◆ **Required work**
Write the next part of the transcript about tracing misappropriated trust money through credit card purchases, starting after its last sentence.

Paul McQuade KC: What about credit cards? If I purchase using my credit card and asset, and I then pay it off with stolen funds. Is that like treated as payment of an auto draft parent account, or how is it triggered? 

 

37:47

Jaamae Hafeez-Baig: A It’s an interesting example. I mean, I'm not sure there is so law of this, but there's really, there's two ways you can analyse it. You could say, well, a credit card is effectively just like cash, and so it doesn't involve any backward tracing. It's effectively just a substitution. When I buy something with my credit card, I'm effectively just exchanging my money. I'm not sure about that. I think the other, the other, the other possible analysis is that this is an instance of backward tracing, because when you buy something with a credit card, you're buying it on credit, and then at the end of the month you pay that off. And this actually came up in in labor contractors, and that was the way Justice Bidice analysed it. He said, well, this is, this is where the backward tracing comes in. This is the context in which he applied Durant. He said there was a sufficient connection between the purchasing of us of the asset on credit and the misappropriation of the trust money. And so, you could trace through it.

◆ **Supplied information**
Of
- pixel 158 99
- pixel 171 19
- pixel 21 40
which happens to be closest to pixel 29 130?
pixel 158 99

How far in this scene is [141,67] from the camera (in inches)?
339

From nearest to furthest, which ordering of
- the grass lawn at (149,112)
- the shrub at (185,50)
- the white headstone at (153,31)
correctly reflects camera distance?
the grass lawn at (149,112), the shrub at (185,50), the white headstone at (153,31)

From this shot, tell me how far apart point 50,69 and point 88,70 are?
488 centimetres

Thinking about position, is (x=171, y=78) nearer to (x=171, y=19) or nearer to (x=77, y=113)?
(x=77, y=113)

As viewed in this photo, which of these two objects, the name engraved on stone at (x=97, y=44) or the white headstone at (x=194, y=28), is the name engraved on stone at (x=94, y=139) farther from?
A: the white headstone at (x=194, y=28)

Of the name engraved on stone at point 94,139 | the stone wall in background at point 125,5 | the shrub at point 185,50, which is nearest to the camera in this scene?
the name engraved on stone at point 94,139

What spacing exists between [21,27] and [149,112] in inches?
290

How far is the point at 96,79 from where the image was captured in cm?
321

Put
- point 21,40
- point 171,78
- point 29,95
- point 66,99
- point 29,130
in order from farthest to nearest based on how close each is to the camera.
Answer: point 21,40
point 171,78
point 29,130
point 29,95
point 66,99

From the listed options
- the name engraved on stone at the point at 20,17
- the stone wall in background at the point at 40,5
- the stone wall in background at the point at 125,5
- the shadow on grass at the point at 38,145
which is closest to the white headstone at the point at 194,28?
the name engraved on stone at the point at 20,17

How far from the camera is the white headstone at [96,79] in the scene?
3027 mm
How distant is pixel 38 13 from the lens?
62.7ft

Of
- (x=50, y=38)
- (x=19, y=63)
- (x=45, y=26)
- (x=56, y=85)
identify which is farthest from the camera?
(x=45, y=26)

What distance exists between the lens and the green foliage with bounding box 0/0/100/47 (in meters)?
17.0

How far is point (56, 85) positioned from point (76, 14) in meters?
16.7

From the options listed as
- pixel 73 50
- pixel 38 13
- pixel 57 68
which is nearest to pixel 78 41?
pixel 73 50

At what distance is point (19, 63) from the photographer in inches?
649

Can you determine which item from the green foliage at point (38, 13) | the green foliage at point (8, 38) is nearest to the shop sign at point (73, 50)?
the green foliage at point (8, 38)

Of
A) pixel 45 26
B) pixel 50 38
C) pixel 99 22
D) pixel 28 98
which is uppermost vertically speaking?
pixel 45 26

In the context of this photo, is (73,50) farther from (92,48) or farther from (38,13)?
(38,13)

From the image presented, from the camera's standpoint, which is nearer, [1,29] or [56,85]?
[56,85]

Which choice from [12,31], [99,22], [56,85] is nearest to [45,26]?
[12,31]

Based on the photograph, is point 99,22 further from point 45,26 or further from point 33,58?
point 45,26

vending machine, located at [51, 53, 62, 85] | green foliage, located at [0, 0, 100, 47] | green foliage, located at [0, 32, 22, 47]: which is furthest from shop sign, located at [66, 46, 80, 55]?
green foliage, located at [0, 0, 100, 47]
...
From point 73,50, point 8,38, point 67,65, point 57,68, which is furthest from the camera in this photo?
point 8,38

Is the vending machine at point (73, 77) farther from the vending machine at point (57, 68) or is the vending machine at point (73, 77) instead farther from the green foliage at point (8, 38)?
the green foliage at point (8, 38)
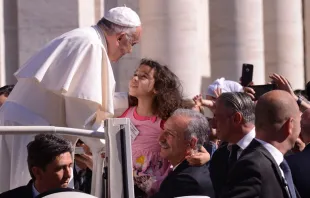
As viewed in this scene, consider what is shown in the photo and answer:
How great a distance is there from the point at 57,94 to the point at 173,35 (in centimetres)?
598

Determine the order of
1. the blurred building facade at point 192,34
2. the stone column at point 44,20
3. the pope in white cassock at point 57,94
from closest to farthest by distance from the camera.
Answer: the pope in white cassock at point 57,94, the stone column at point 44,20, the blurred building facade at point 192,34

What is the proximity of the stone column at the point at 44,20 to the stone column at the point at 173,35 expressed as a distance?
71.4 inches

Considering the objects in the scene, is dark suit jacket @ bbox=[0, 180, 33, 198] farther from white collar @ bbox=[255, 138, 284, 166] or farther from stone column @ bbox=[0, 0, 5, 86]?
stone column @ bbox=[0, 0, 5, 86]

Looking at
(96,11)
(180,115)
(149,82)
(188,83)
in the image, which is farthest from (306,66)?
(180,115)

◆ **Result of this task**
 

38:45

Paul McQuade KC: So when, like a matter I was involved in with Cailtin where the property was purchased, they had a mortgage on the property, but used to use the stolen money to pay down the property, come and go facility, and then purchase other real property or assets with that. So that was, again, a very difficult question for us, and the concept effectively were we had to use the backwards tracing method to try and trace it to the further property that was purchased because the overdraft, sorry, the come and go facility was paid down using stolen money, then was drawn back again for the purposes of buying another real property or other assets. So, we had to, we pleaded in our Statement of Claim, that the come and go facility, was for the purpose, but when this misappropriated money was for the purposes of buying further property. So similar to what Jermaine just said, even to do with the overdraft account, there's a connection between the acquisition of the property through the debt, then coming to a facility in the misappropriation of money. So that's one and again, Jermaine raised valid points whether that concept is acceptable in Australia. 

 

40:11

Jaamae Hafeez-Baig: If I can have the guess at how the law will develop here, I think some form of backward tracing must be allowed because it cannot be correct that a fraudster can avoid all the tracing rules by buying the asset on credit first and then misappropriating the trust money.  It's just it's too easy of a scheme to get around the rules. Some form must be allowed. The real question, I think, will be the precise boundaries. And one possible boundary is the one set by the Privy Council in Durant. But no doubt there are other ways of framing the exception. I think that's where the real battleground is going to be.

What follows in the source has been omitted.